Task instructions: Starting at the line that contains "jarzmianka_moulin_rouge_astrantia_major", reproduce every line through the end of the entries below, with no pictures in the copy.

Records for the exercise section start

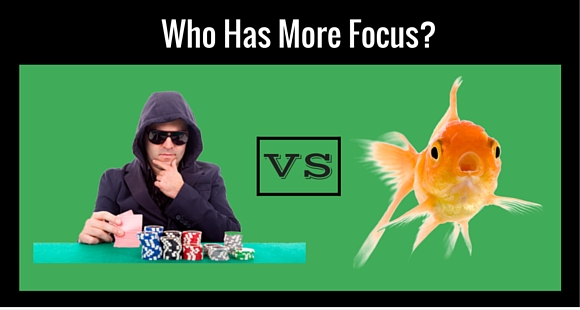 Who has more focus?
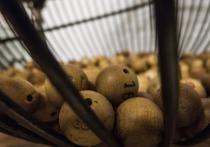 Им улыбнется Фортуна: этим знакам повезет в лотерею этой весной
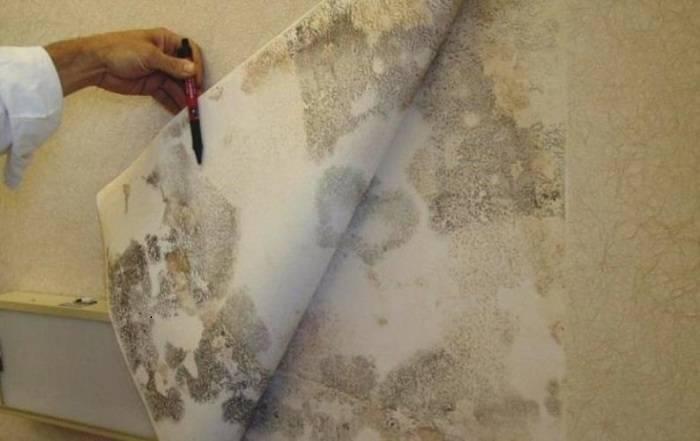 Как удалить черную плесень со стен
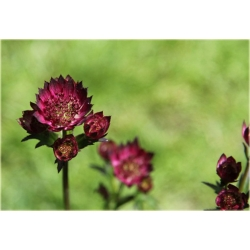 jarzmianka_moulin_rouge_astrantia_major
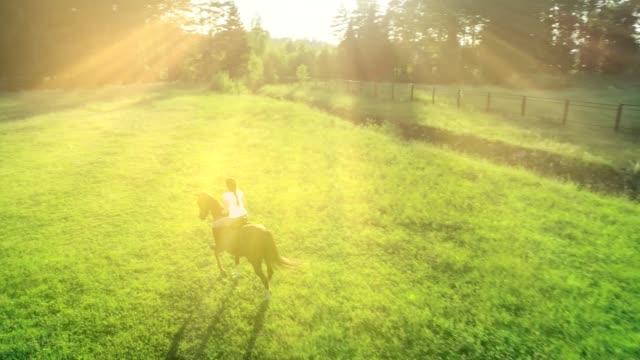 Atractiva-mujer-montando-en-un-caballo-marrón-en-un-prado-de-trote-en-un-día-de-verano-Cámara-lenta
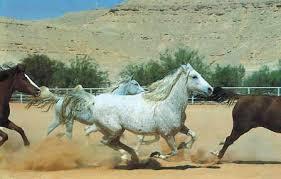 تاريخ الحصان العربي في العالم Images?q=tbn:ANd9GcR6JLENYmtvAfasFwlLnRal90QsDDhvZzx1378HO1jmt8fjqvKy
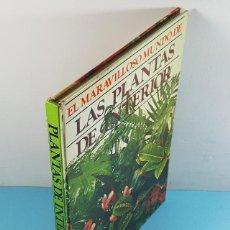 Libros de segunda mano: EL MARAVILLOSO MUNDO DE LAS PLANTAS DE INTERIOR, ANN BONAIR, TELVA 94 PAGINAS 1978. Lote 254991305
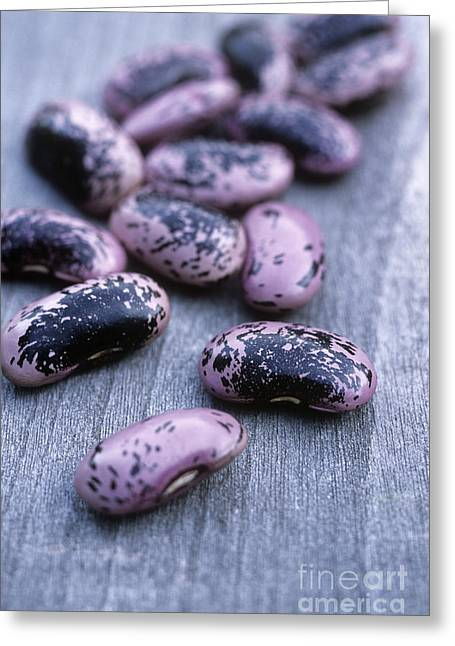 Gi Greeting Cards - Runner Beans Phaseolus Scarlet Runner Greeting Card by Maxine Adcock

Records for the exercise section end

Result of the exercise:
 jarzmianka_moulin_rouge_astrantia_major
 Atractiva-mujer-montando-en-un-caballo-marrón-en-un-prado-de-trote-en-un-día-de-verano-Cámara-lenta
 تاريخ الحصان العربي في العالم Images?q=tbn:ANd9GcR6JLENYmtvAfasFwlLnRal90QsDDhvZzx1378HO1jmt8fjqvKy
 Libros de segunda mano: EL MARAVILLOSO MUNDO DE LAS PLANTAS DE INTERIOR, ANN BONAIR, TELVA 94 PAGINAS 1978. Lote 254991305
 Gi Greeting Cards - Runner Beans Phaseolus Scarlet Runner Greeting Card by Maxine Adcock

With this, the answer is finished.